Travail demandé —
1. Dans le texte sur l'intime et la photographie, quelle personnalité a été sollicitée pour regarder les images de Bogdan Konopka ?
2. Transcrivez, dans le texte sur l'intime et la photographie, le passage qui s'ouvre sur les mots contenant "Intime, à bien" et se ferme sur "à tout exposer.".

Texte à lire —
····················
Intime, à bien regarder le fonctionnement de notre société, on est en droit de se demander si ce terme n’est pas destiné à rejoindre prochainement le Dictionnaire des mots rares et précieux. Que sont devenus en effet les amis intimes quand on cherche à en avoir par centaine sur Facebook, que sont devenus les journaux intimes quand on livre dans un blog les mille et un détails de sa vie quotidienne ? Violer l’intimité de quelqu’un a-t-il encore un sens quand on sème à tous vents ses propres images à travers des selfy provocants. Oubliées !… passées de mode ! les convictions, les relations, les réunions, les conversations les plus intimes ! Notre quotidien se veut aujourd’hui sans secrets et sans mystères, nous sommes prêts à tout exposer.
Bien sûr la photographie a été une des premières à participer de cette mise à mort. Son pouvoir dès sa naissance n’a-t-il pas été de révéler, de dévoiler, allant même, comme le remarquait judicieusement Alain Fleischer, jusqu’à inventer la pornographie. Comme il est difficile alors de faire cohabiter cette faiseuse d’images avec ce qui se cache et se protège pour exister. Et pourtant, dans la chambre noire, n’est-elle pas aussi l’espace de l’empreinte et du contact attendant avec patience qu’un oeil attentif vienne faire entrevoir ses secrets. Certains photographes savent l’art d’évoquer ce qui ne peut que se toucher du regard et c’est à ceux là que l’exposition s’adresse.
Un peu comme un défi, six Personnalités ont été sollicitées pour regarder les images de six Photographes dont le travail entretien un lien particulier avec l’intime. Guy Bourreau pour Benjamin Deroche, Michelle Debat pour Bogdan Konopka, Jacqueline Frydman pour Iris Sara Schiller, Nathalie Gallon pour Irem Sözen, Jean-Claude Lemagny pour Aubie Golombek et Anne Racine pour Ann Mandelbaum. Tous ont bien voulu se laisser prendre au jeu, qu’ils en soient sincèrement remerciés.
En acceptant de prélever chacun à leur façon cette chair de l’intime, ces six photographes et ces six regardeurs nous apprennent aussi comment la photographie dans sa matérialité profonde, seule, sans bruit et malgré le handicap de sa naissance, demeure cependant une des dernières gardiennes du temple.
····················
Extraits des entrées —
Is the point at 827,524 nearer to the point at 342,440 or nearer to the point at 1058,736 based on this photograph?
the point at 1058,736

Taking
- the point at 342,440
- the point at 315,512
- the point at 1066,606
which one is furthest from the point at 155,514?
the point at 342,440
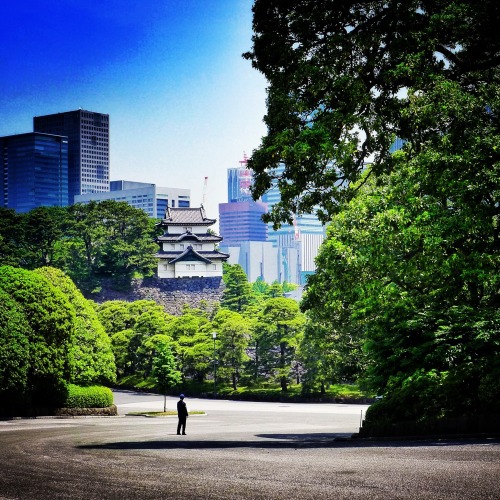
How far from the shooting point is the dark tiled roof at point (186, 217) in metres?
102

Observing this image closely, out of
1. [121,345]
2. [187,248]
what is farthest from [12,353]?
[187,248]

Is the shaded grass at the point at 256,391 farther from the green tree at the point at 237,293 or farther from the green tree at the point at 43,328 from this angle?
the green tree at the point at 43,328

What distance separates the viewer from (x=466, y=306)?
18.3 metres

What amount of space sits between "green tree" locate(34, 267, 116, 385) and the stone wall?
1924 inches

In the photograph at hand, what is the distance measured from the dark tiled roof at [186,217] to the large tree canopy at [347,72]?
84888 millimetres

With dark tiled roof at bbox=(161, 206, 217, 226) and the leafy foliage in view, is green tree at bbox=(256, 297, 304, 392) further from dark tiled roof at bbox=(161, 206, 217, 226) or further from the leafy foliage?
the leafy foliage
····················
Réponses aux consignes —
1. Michelle Debat.

2.
Intime, à bien regarder le fonctionnement de notre société, on est en droit de se demander si ce terme n’est pas destiné à rejoindre prochainement le Dictionnaire des mots rares et précieux. Que sont devenus en effet les amis intimes quand on cherche à en avoir par centaine sur Facebook, que sont devenus les journaux intimes quand on livre dans un blog les mille et un détails de sa vie quotidienne ? Violer l’intimité de quelqu’un a-t-il encore un sens quand on sème à tous vents ses propres images à travers des selfy provocants. Oubliées !… passées de mode ! les convictions, les relations, les réunions, les conversations les plus intimes ! Notre quotidien se veut aujourd’hui sans secrets et sans mystères, nous sommes prêts à tout exposer.